While you want to do what’s best for your team, sometimes helping can hurt. New Inman contributor Beverly Jacobo offers insights for assisting agents without rewarding bad behavior.
Whether it’s a newbie with poor people skills or a veteran top producer who thinks they’re the only one who matters, power imbalances and a lack of professionalism can occur in even the best brokerages or on the most tight-knit teams. Sometimes toxic behaviors go on too long before they’re addressed, creating a negative environment that drives away valued agents and staff members.
As part of the leadership team, you’ll need to devise a plan to address problem agents, whether they’ve been there for years or just came aboard. You’re not doing anyone any favors by letting bad behavior continue. Here’s how to honestly assess the situation, and create the change you want to see.
1. Recognize your part in creating the problem
Sometimes we find that we’re playing a part in the drama of a workplace conflict, even with the best of intentions.
Maybe you don’t have a strong enough onboarding program for new agents.
Maybe you lack adequate ongoing training and education programs.
Maybe you need to rein in some of your more veteran agents who don’t think the rules apply to them.
Maybe you need more face time with all of your agents every week.
Maybe you need to define your brokerage’s mission better and cast a more compelling vision to get everyone onboard.
Great leadership starts with taking a look in the mirror before trying to change the behavior of others.
2. Be open to changes in your process
It takes time to change the processes that you’ve put in place, along with a willingness to do what’s necessary to get better results. Even if it costs more, even if it’s frustrating, be open to the necessary changes and don’t put them off. Every day that you defer creating positive solutions is another day that your business is operating at less than peak performance.
3. Create an open dialogue with others in your organization
You may need to have some conversations with stakeholders inside and outside of your organization. Problem behaviors may require you to speak with staff members, agents, current or past clients, and other members of your professional network. This should be handled delicately and without gossiping. Get the facts and use this as an opportunity to repair relationships to the best of your ability.
4. Have an honest conversation with your ‘problem’ agents
Once you have the facts in place and you’ve done your part to create a better environment, it’s time to sit down with the agents who aren’t yet getting with the program. Some of these conversations may be difficult and painful. Some may be productive and based on a simple lack of knowledge. In either case, it’s usually a good idea to have someone else in the room so that you have a witness to your interaction, then follow up with a written record of the meeting.

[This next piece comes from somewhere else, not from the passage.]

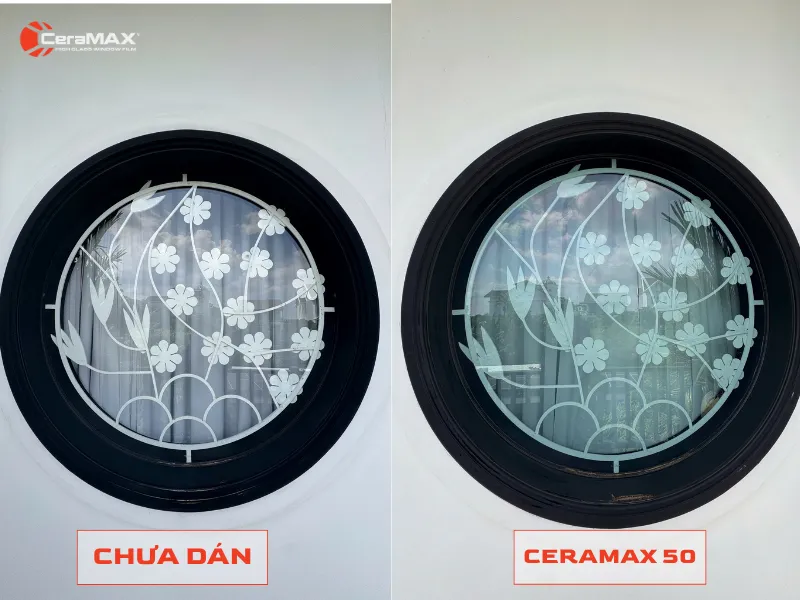 CeraMAX 50 mang màu phim ánh xanh đặc trưng thẩm mỹ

5. Work with them to create a plan of action
Be part of the solution for those agents who need to improve. Work with them to define their areas of concern and help them understand what constitutes acceptable behavior and performance. Connect them with a coach or mentor as needed, or help them find training that can provide the tools to create the level of improvement you’re seeking.
6. Understand what harm has been done and make corrections as needed
Denial will not help you, and it will not help your business’ reputation. Don’t continue to defend an agent whose behavior is unacceptable and don’t overlook their actions because they bring a lot of money in the door. Truly problem behavior can have severe consequences both on the agent and on your brokerage.
In some cases, your conversations may make it clear that it’s time to part ways. Ensure that you’ve kept comprehensive records of your interactions and the interventions you’ve put in place in the past so that you can accurately recall everything that led up to the separation.
7. Continue to reevaluate and make changes as needed
It’s easy to initiate change but can be difficult to keep it going. Check in frequently to make sure that the action plan you’ve put in place is being followed and that any policy changes you’ve made organization-wide are being correctly implemented.
While improvement is often incremental, it’s important to ensure that adequate progress has been made according to the process you’ve outlined. Remember, it’s your role to be helpful, not to enable or excuse unprofessional or problematic behavior. Make sure you’re doing what’s best for everyone, not just one or two individuals.